Khalil bin Abd al-Rahman al-Qari (1939 - 3 September 2018) was the Sheikh of the Imams of the Two Holy Mosques, and is considered one of the founders of the modern Qur’anic renaissance.

Khalil Al-Qari was born in Muzaffarabad in 1940, and studied under Sheikh Muhammad Suleiman in Lahore, and under the reciter Anwar Al-Haq. He memorized the Qur’an from Sheikh Fadl Karim, then he studied the Qira’at on the Qura’a of Pakistan. In Pakistan he worked as a radio presenter in the Muzaffarabad region.

In 1963 he immigrated to Mecca, and studied at the Bin Laden Mosque and the Masjid al-Haram. He taught at the Grand Mosque, and the Al-Arqam Bin Abi Al-Arqam Institute in Al-Safa. Then he moved to Madinah, and was appointed a teacher at the Madinah Institute of the Imam Muhammad Ibn Saud Islamic University, where he settled and devoted himself to teaching the Qur’an.

He was called the "Sheikh of the Imams of the Two Holy Mosques"; In reference to the fact that six of his former students served as Imams of the Great Mosque of Mecca, along with other well-known students, including Sheikh Muhammad Ayyub and Sheikh Ali Abdullah Jaber.

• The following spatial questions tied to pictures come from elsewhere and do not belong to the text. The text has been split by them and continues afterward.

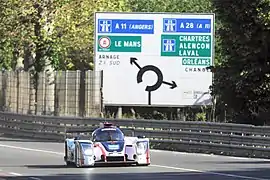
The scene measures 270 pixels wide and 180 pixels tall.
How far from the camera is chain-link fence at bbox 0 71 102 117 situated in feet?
113

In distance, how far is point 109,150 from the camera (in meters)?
20.0

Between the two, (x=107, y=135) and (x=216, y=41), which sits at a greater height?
(x=216, y=41)

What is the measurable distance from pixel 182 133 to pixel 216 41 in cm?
1632

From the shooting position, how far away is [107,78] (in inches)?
1342

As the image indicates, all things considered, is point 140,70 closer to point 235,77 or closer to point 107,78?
point 107,78

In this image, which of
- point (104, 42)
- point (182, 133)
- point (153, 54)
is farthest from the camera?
point (153, 54)

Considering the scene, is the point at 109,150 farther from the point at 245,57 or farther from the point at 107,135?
the point at 245,57

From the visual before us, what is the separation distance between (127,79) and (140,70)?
2.36 feet

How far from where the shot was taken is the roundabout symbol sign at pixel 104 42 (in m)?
33.6

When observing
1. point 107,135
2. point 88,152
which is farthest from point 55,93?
point 88,152

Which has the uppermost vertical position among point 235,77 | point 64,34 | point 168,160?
point 64,34

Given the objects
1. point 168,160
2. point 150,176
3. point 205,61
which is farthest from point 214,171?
point 205,61

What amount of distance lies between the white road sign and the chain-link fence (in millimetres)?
647

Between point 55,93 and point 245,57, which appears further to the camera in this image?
point 55,93
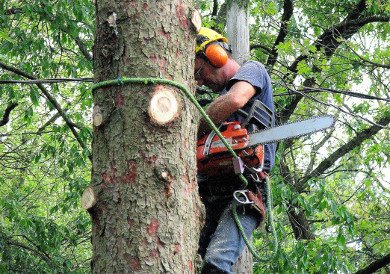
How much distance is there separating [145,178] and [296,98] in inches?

He is considered the pioneer of the Hijazi school in reciting the Qur’an, and one of the founders who participated in the establishment of charitable societies for the memorization of the Qur’an in Saudi Arabia. He is the father of Muhammad and Mahmoud, the Imams of the Prophet's Mosque.

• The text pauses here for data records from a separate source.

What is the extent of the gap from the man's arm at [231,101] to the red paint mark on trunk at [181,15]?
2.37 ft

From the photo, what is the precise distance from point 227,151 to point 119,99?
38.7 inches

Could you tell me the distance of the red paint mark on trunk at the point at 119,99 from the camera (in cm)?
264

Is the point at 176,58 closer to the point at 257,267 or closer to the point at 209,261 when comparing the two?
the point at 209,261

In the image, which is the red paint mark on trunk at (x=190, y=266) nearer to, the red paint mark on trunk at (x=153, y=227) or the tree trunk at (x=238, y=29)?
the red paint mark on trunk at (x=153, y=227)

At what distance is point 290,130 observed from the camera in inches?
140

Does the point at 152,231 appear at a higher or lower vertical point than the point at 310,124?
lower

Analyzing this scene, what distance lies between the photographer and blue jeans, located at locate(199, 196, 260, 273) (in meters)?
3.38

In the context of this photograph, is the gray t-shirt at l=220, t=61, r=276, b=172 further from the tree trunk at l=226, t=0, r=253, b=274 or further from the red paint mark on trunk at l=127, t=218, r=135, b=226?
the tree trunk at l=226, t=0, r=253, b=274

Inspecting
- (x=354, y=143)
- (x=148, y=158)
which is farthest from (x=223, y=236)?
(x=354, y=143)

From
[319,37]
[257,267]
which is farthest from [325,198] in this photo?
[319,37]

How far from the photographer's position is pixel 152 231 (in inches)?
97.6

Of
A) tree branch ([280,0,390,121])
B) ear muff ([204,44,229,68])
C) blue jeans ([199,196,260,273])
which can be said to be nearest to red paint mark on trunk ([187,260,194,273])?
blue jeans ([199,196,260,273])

== List of prominent students ==
Khalil al-Qari's students included a number of Quranreciters, some of whom later served as Imams in the two holy mosques and became recognized scholars of recitation. Among them were:
1. Muhammad Ayyub – One of the closest students who accompanied Khalil Al-Qari for years since childhood. He became Imam of Prophet's Mosque, Quba Mosque and various other mosques in Medina.
2. Ali Abdullah Jaber – A former Imam of Masjid al-Haram. Also one of the closest students between Khalil Al-Qari.
3. Mohammad Al Subail – A former and long standing Imam of Masjid al-Haram.
4. Muhammed Khalil al-Qari – His son and former Imam of Masjid Quba.
5. Mahmoud Khalil Al-Qari – Another son and Imam of Masjid al-Qiblatayn.
6. Ahmad Khalil al-Qari – Another son. He led at various mosques in Madina including Masjid al-Qiblatayn.
7. Mohammed Abid – Previous Imam of Masjid Nabawi and Masjid Quba.
8. Ahmad Talib Hamid – Former Imam of Masjid Nabawi.
9. Mishari Rashid al-Afasi – The famous reciter and Imam of the Grand Mosque in Kuwait.

== Death ==
He died on Monday 23 Dhu al-Hijjah 1439 AH (corresponding to September 3, 2018), in Medina, at the age of 78, and was buried in Al-Baqi Cemetery.